The machine learning database was developed utilizing the FloPy package in conjunction with Python. A variety of tools exist for developing models, encompassing Python-based packages for plotting, manipulating arrays, optimizing, and analyzing data. In particular, FloPy was chosen for creating GCW numerical models due to its adaptability in handling MODFLOW and MODPATH packages via coding29. By entering varied parameter values, we derived diverse characterization indicators for GCW, leading to the creation of a database. Ultimately, the FloPy program efficiently produced over 3000 samples suitable for machine learning applications. An in-depth account of how the database was developed is provided in the supplementary material.

Machine learning approaches

According to the views of formal researchers and the preliminary work of this study30,31, the key indicators R and Pr were designed as the output variables. The influence variables M, Q, I, μ, n, a, and L were set as the input variables. A reliable and effective database is important to the performance and the conclusion of machine learning. So, data cleaning before training plays a crucial role in the realm of machine learning. Box plots were used to eliminate abnormal values, and NaN (not a number), rather than numerical ones, were removed. Following the cleaning of data, the database was divided randomly into two groups; after several trials, the model results were found to be optimal for 80% and 20% of the data assigned to the training and test sets, respectively. Utilizing the training dataset, the model was trained to derive the functions linking the input and output variables. The test dataset was applied to assess the model’s forecasting capabilities.

Database preprocessing

The application of computer technology to imitate human learning activities is a relatively new field of research18,32. A variety of analytical techniques are utilized within machine learning algorithms to construct related models. Each of these models is employed to deduce new tasks form the data.

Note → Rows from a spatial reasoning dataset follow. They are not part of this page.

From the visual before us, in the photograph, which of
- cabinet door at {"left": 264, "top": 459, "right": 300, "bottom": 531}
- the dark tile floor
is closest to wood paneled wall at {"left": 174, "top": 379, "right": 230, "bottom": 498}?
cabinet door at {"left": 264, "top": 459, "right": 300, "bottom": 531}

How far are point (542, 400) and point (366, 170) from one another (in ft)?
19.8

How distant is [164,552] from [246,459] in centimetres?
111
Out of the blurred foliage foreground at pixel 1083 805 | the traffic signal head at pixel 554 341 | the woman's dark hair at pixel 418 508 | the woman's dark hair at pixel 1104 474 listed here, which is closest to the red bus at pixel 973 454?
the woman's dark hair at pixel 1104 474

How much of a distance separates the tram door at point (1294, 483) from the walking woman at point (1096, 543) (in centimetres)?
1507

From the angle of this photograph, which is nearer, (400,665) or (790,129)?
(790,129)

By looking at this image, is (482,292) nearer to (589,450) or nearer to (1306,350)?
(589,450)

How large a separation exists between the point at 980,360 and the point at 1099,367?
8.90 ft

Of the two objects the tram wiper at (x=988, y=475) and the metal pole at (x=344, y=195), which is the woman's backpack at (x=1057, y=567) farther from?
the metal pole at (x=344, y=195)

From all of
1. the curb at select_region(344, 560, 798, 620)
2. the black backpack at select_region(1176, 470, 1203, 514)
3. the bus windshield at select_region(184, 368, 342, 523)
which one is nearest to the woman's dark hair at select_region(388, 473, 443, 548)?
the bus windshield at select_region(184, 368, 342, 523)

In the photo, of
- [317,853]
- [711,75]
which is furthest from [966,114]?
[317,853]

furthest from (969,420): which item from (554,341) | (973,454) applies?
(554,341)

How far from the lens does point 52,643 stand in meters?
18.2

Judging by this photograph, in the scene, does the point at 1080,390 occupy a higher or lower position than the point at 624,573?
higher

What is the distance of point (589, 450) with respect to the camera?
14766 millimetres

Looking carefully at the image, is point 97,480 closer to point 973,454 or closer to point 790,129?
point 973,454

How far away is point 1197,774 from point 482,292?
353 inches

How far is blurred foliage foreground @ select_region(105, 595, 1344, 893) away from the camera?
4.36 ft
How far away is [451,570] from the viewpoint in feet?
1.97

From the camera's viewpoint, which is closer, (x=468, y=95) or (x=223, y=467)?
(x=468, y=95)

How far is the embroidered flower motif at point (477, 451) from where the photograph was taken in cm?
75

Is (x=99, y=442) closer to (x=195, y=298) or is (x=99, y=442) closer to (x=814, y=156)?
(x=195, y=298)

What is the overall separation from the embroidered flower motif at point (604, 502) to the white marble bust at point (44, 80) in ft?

Generally, machine learning algorithms can be categorized into two types based on their modeling methods: supervised and unsupervised learning. Supervised learning involves training a model to elucidate the link between feature variables and their results. Conversely, in the realm into the unexplored configurations of a specific given dataset33. The aim of this research was to explore how characterization indicators correlate with influence factors. It is a typical regression problem. Consequently, the method involving partially supervised learning method was applied. MLR, ANN, and SVM serve as effective techniques in addressing regression issues.

Model training

Python, known for its readability, interactivity, and cross-platform nature, excels in code development efficiency. Scikit-learn is a package of Python that integrates a variety of advanced machine learning algorithms and can be used to solve medium-scale supervised and unsupervised problems34,35. In this research, three distinct algorithms (MLR, ANN, SVM) for model training within the Scikit-learn package were adopted. The theory of the algorithms are as follows.

  1. 1.

    Multiple linear regression

Multiple linear regression (MLR) is the most common method for determining the linear relationship between input and output variables when handling features with limited data. The MLR method was applied to find a linear correlation between input and output variables. The mathematical form is as follows25:

$$ \hat{y} = b_{1} x_{1} + b_{2} x_{2} + \cdots + b_{n} x_{n} + c $$
(1)

where \(\hat{y}\) is the regressor; \(b_{i}\) (i = 0, 1, 2, …, n) is the coefficient of each variable, which represents the weight of the variable;\(x_{i}\)(i = 1, 2, …, n) is the input variable of the regression; c is the intercept term. Through continuous training, the values of bi and c are confirmed according to the minimization of the fitting error between the forecasted and actual value. The key of MLR method is the least squares method which is widely employed to estimate the parameters by fitting a function to a set of measured data. This approach seeks to identify the best outcome when the sum of squares error (SSE) is minimized. SSE can be defined as follows:

$$ SSE = \sum\nolimits_{1}^{n} {r_{i}^{2} } $$
(2)

where

$$ r_{i} = y_{i} - f(x_{i} ,\beta_{i} ) $$
(3)

SSE values approaching zero indicate the closeness of estimated parameters to the actual value. If \(f(x_{i} ,\beta_{i} )\) is linear, then it is a linear least square. The least squares model can be solved by employing simple calculus. However, if \(f(x_{i} ,\beta_{i} )\) is nonlinear, it can be solved by an iterative numerical approach 30.

  1. 2.

    Artificial neural networks

Artificial neural networks (ANN) can execute learning and prediction functions through the emulation of human learning processes. ANN is capable of identifying links between input and output data while forming and fortifying neurons connections26,36. An algorithm based on a multi-layer perception neural network could rank as the top choice among artificial neural network algorithms. Due to its capability to tackle complex regression problems, this research opted to develop artificial neural networks featuring input, output, and hidden layers to enhance GCW optimization (Fig. 4).

Figure 4
figure 4

Structure of ANN for optimization of GCW.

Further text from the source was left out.